The story behind this iconic photo of resistance, the emergence of Neo-Nazism in Sweden, and what the image means more than 30 years later.
I think it’s safe to assume that most people wouldn’t react the same way the woman in this picture did if they ever saw a bunch of neo-Nazis marching down the street. Neo-Nazis are not the friendliest of people out there, so most people’s reaction would be a combination of fear, anger, and maybe discomfort. I’m pretty sure that most would avoid the group and take a different street, or at least walk as far away from them as possible. The woman in the picture, though, is not like most people. She saw the group of men marching and chose not to ignore what was happening in front of her, so she grabbed her bag, swung it, and hit the guy with the flag over the head.
Unbeknownst to her, someone snapped a photo of this moment and turned a small, seemingly insignificant action into a symbol of resistance and humanity.
Nordic Resistance Movement marching in Borlange, central Sweden in 2016.

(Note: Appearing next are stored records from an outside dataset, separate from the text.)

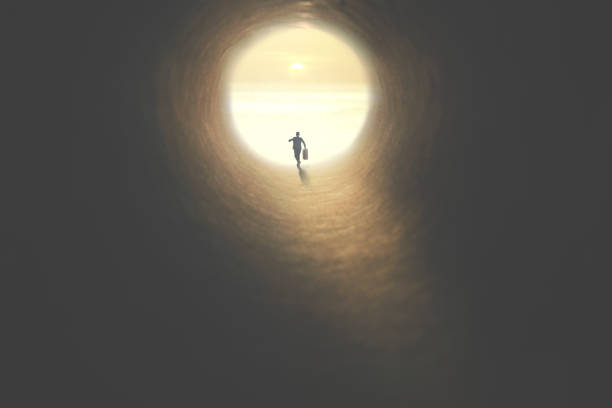 man with suitcase running to the exit of a tunnel illuminated of the sun stock photo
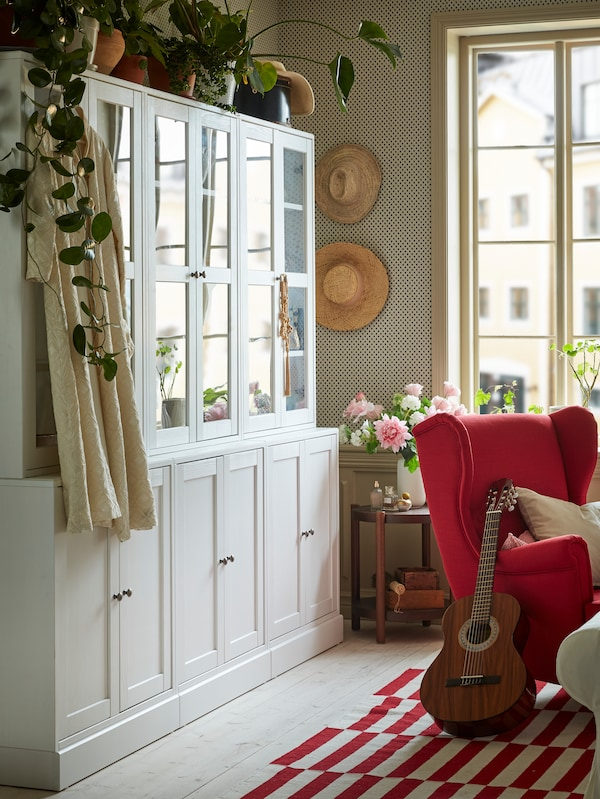 Mobile bianco con ante a vetro con sopra delle piante, in un soggiorno rosso e bianco.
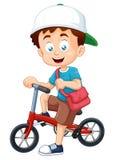 Garçon sur une bicyclette Photo libre de droits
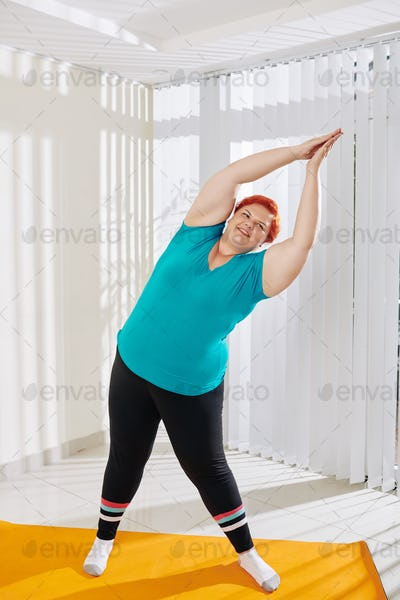 Plus size woman doing side bends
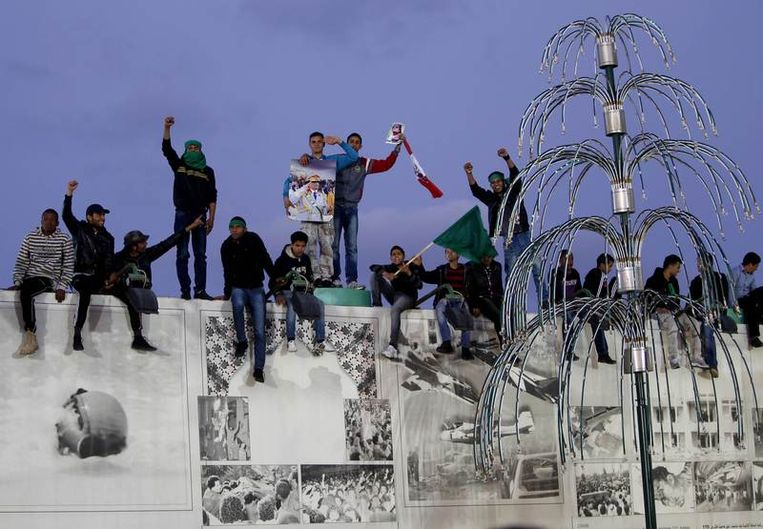 Aanhangers van Kadhafi vormen een menselijk schild rondom het huis van de Libische leider. Beeld reuters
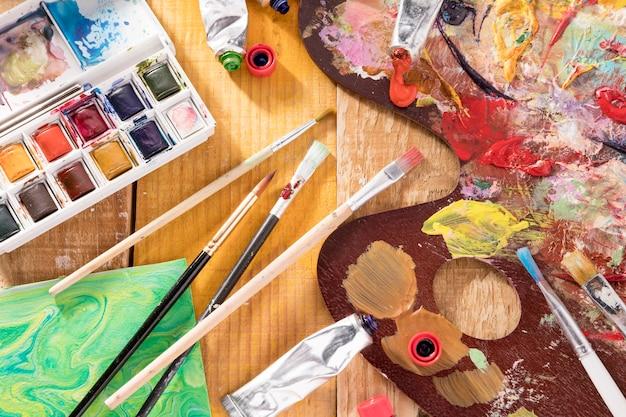 Vista superior de elementos esenciales de pintura con paletas y pinceles.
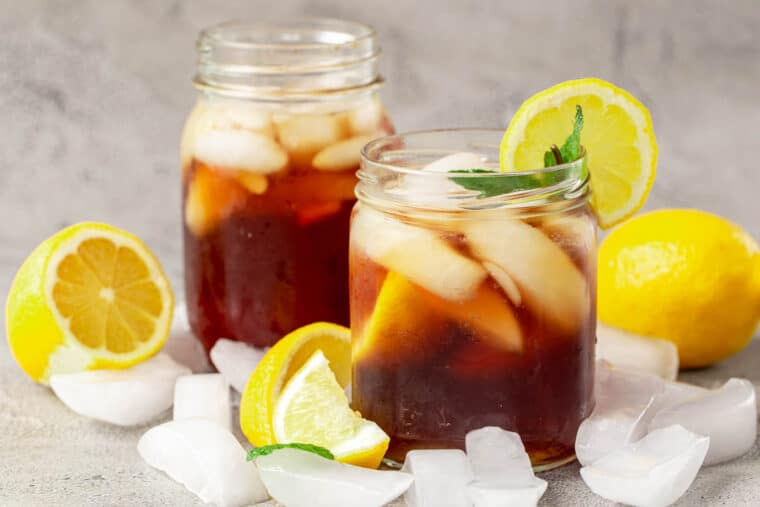 Two cups of homemade iced tea next to lemons and ice.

The photo was taken by photographer Hans Runesson in Växjö, Sweden, on April 13, 1985. That day, the Nordic Reich Party was having a demonstration in the city, and the man who was hit on the head was participating in it. The woman who hit him was Danuta Danielsson, a 38-year-old Polish-Jewish immigrant who had recently moved to Sweden. Apparently, her mother had been in a concentration camp, and Danielsson felt very strongly about the presence of neo-Nazis in her neighborhood. And it’s really her anger at this presence what makes the photo so iconic. She looks like any normal woman you’d see walking down the street, but at the moment the picture was taken her face is transformed into a grimace of anger, outrage, and indignation. Her feelings are so strong that she wasn’t able to contain herself, and she had no choice but to act.
Swedish Resistance Front marching in Stockholm in 2014. Source: Aftonbladet
The context that surrounds the image is the history of Nazism in Sweden in the mid-20th century and the rise of neo-Nazism over the last few decades. In contrast to Norway, which was occupied by the Germans in World War II, Sweden always remained neutral. However, many of its leaders adhered to Nazi ideologies and even supported the Third Reich despite Sweden’s alleged neutrality. There have also always been small minority political parties with nationalistic and anti-Semitic views that never manage to dominate the political landscape but are always there in some way. The Nordic Reich Party, for instance (the one who was marching in the picture), was founded in 1956, eleven years after the end of World War II, and became very strong in the 1980s.
Nordic Resistance Movement marching in Falun. Source: Ulf Palm/TT
The reason why this happened after the horrors of the Holocaust is because Sweden never banned Nazism like Germany did. Sweden’s role in the war was, of course, a hundred times smaller than Germany’s, so they admittedly felt a lot less guilty than the latter and didn’t think it was necessary to ban Nazism. However, there’s another reason why Sweden is so tolerant of these groups, and that reason is their self-perception. Swedish people don’t believe that their country has such a big problem with racism. The country is promoted everywhere as a liberal and progressive land of opportunity where immigrants from all over the world can go and create new lives for themselves. The reality, however, is not that simple.
Photo of Tess Asplund raising her fist in protest against the Nordic Resistance Movement in 2016. By David Lagerlöf.
Sweden is still the home of multiple extremist right-wing groups, as well as immigrants and Swedish-born minorities, who are still victims of racism, discrimination, and hate crimes. So, as we look at Danielsson’s photo, it’s important to celebrate her bravery and be inspired by her, but it’s even more important to remember the historical circumstances that led to her actions. No matter how ugly or how painful it can be to think about these circumstances, we need to accept them as our reality, so we don’t forget the long road we still have ahead of us.